La ville devenue intelligente grâce au numérique est-elle adaptée à tous ses habitants, enfants y compris ? Comment ne pas souffrir « d’asphyxie numérique » ? La table ronde organisée par La Tribune dans le cadre de son forum Smart City, « espèces urbaines, espèces menacées », apporte des éléments de réponse.

Pour Antoine Picon, professeur à Harvard, « l'homme a toujours été menacé. Aujourd'hui, les équilibres de la ville sont devenus problématiques en raison des défis environnementaux ».

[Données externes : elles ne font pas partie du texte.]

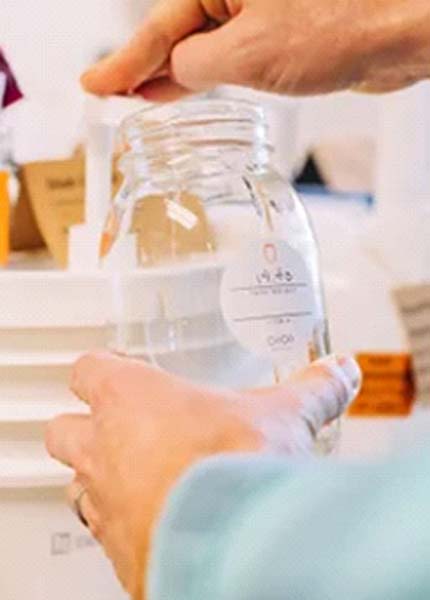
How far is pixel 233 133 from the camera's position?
493mm

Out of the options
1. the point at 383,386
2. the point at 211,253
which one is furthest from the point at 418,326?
the point at 211,253

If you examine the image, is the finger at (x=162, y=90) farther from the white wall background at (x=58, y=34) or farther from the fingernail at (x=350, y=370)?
the white wall background at (x=58, y=34)

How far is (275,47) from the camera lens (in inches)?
23.4

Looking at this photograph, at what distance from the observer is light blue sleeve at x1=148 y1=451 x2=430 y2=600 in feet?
0.84

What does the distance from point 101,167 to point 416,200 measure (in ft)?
1.70

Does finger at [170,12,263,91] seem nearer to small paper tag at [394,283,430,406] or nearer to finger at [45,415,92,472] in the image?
finger at [45,415,92,472]

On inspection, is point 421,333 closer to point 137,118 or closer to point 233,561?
point 137,118

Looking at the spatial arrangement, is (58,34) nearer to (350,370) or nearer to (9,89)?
(9,89)

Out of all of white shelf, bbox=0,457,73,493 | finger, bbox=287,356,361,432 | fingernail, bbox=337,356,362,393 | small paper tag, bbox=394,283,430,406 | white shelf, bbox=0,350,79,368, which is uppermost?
finger, bbox=287,356,361,432

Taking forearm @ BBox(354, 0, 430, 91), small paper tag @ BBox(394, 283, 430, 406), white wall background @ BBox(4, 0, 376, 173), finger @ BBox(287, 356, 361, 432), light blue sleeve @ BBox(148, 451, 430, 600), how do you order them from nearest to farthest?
light blue sleeve @ BBox(148, 451, 430, 600) < finger @ BBox(287, 356, 361, 432) < forearm @ BBox(354, 0, 430, 91) < small paper tag @ BBox(394, 283, 430, 406) < white wall background @ BBox(4, 0, 376, 173)

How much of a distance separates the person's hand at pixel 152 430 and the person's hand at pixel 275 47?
247mm

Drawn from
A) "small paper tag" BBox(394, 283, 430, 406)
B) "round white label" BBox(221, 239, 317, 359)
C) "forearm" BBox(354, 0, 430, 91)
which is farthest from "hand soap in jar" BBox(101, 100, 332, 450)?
"small paper tag" BBox(394, 283, 430, 406)

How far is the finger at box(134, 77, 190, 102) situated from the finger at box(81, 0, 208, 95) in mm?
11

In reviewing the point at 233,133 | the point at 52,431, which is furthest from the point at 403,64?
the point at 52,431
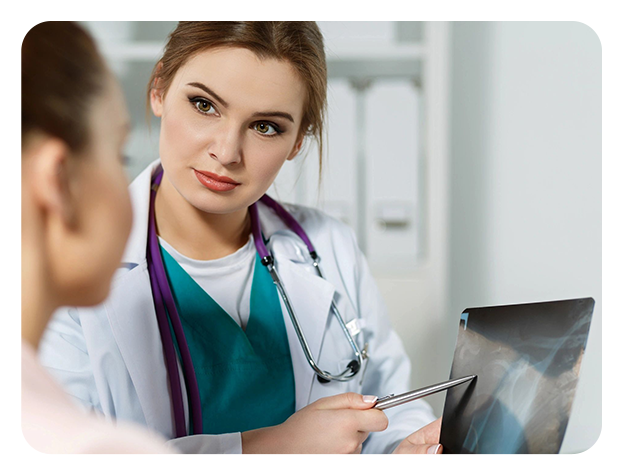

L'enfant dans la ville n'est pas roi

Comment circuler, rentrer chez soi, franchir tous les obstacles que recèle la ville quand on est un enfant ? C'est l'interrogation de Catherine Dolto, médecin pédiatre et écrivain : « ils ne peuvent plus circuler facilement avec les nouveaux digicodes. Pour se déplacer dans la ville, il faut savoir lire, bien voir, être assez grand pour atteindre les interphones : c'est dommageable. Il n'existe pas d'espaces intermédiaires pour les petits ».

Les limites du digital

Pour Antoine Picon, la Smart City, c'est bien, mais il nous reste à inventer « une véritable économie et une éthique du numérique. On ne peut pas rendre tous les objets intelligents, il y a des limites ». Le professeur d'Harvard propose d'instaurer une forme de frugalité numérique pour retrouver une certaine qualité de la vie. Catherine Dolto soulève le problème de l'éducation aux technologies : « c'est une question d'éducation et de discernement. Les nouvelles technologies ont un vice, celui de nous proposer beaucoup de choses. Or, il faut être éduqués pour choisir ».

Asphyxie numérique

La fille de Françoise Dolto estime que la technologie « nous fait perdre des choses, des savoir faires ». Antoine Picon, lui, pense « qu'on perd des choses mais on en gagne d'autres. Le problème est qu'on va vers une forme d'asphyxie numérique. Nous avons besoin de retrouver des rythmes de vie moins frénétiques. De plus, les technologies provoquent des conflits générationnels ».

Hackathon à Hyberabad

Francis Pisani, écrivain et expert de la ville intelligente, illustre la débrouillardise des urbains et leur adaptation à leur environnement avec l'exemple d'Hyderabad. Dans cette métropole indienne, deuxième pôle technologique du pays, peu de gens possèdent des smartphones. Impossible pour eux d'avoir accès en ligne aux très complexes horaires et trajets des bus, principal mode de transport. « Lors d'un hackathon, des étudiants ont eu l'idée d'imprimer ces plans et de les distribuer gratuitement aux vendeurs de cigarettes qu'on trouve à tous les croisements qui les revendent aux gens une roupie. Ces gens se  sont adaptés à leur réalité urbaine. À Londres, on a découvert une « bosse de la géolocalisation » dans le cerveau des chauffeurs de taxis. Mais celle-ci disparaît depuis l'usage des GPS ».

Catherine Dolto n'est pas étonné par cette bosse de l'orientation : « le cerveau se transforme constamment, il a une grosse plasticité. Durant la petite enfance, els modifications sont énormes ». L'apprentissage et l'enseignement via les outils numériques sont en route selon Antoine Picon, pour qui « 90 % des cours magistraux seront donnés en numérique dans 20 ans ».